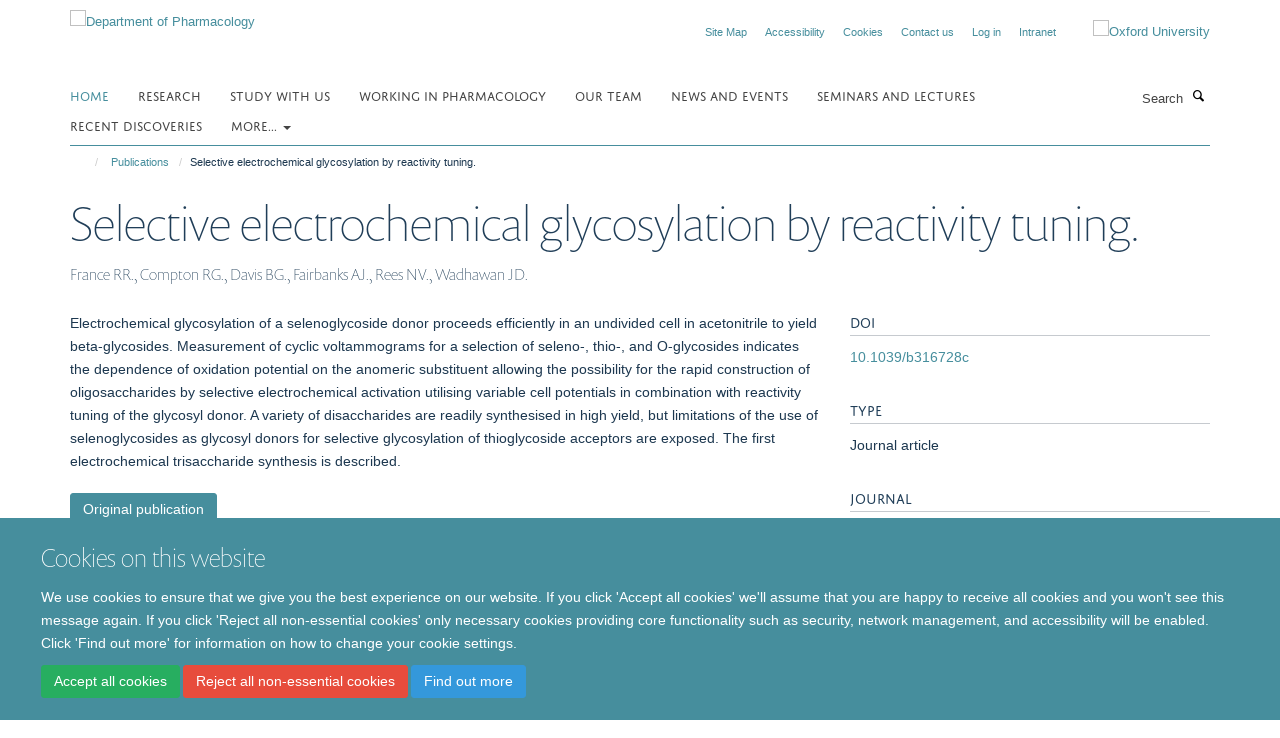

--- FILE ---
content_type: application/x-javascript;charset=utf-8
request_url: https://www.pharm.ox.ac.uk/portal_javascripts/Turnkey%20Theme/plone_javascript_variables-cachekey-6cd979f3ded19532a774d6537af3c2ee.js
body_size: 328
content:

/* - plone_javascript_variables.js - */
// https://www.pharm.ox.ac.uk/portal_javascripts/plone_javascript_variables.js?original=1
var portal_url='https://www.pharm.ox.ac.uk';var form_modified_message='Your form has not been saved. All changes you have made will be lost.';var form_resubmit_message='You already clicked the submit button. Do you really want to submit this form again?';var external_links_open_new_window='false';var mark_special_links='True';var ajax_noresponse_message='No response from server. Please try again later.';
━━━━━━━━━━
Every entry above needs to be duplicated exactly, without its images.

--- FILE ---
content_type: application/x-javascript;charset=utf-8
request_url: https://www.pharm.ox.ac.uk/portal_javascripts/Turnkey%20Theme/plone_javascript_variables-cachekey-6cd979f3ded19532a774d6537af3c2ee.js
body_size: 328
content:

/* - plone_javascript_variables.js - */
// https://www.pharm.ox.ac.uk/portal_javascripts/plone_javascript_variables.js?original=1
var portal_url='https://www.pharm.ox.ac.uk';var form_modified_message='Your form has not been saved. All changes you have made will be lost.';var form_resubmit_message='You already clicked the submit button. Do you really want to submit this form again?';var external_links_open_new_window='false';var mark_special_links='True';var ajax_noresponse_message='No response from server. Please try again later.';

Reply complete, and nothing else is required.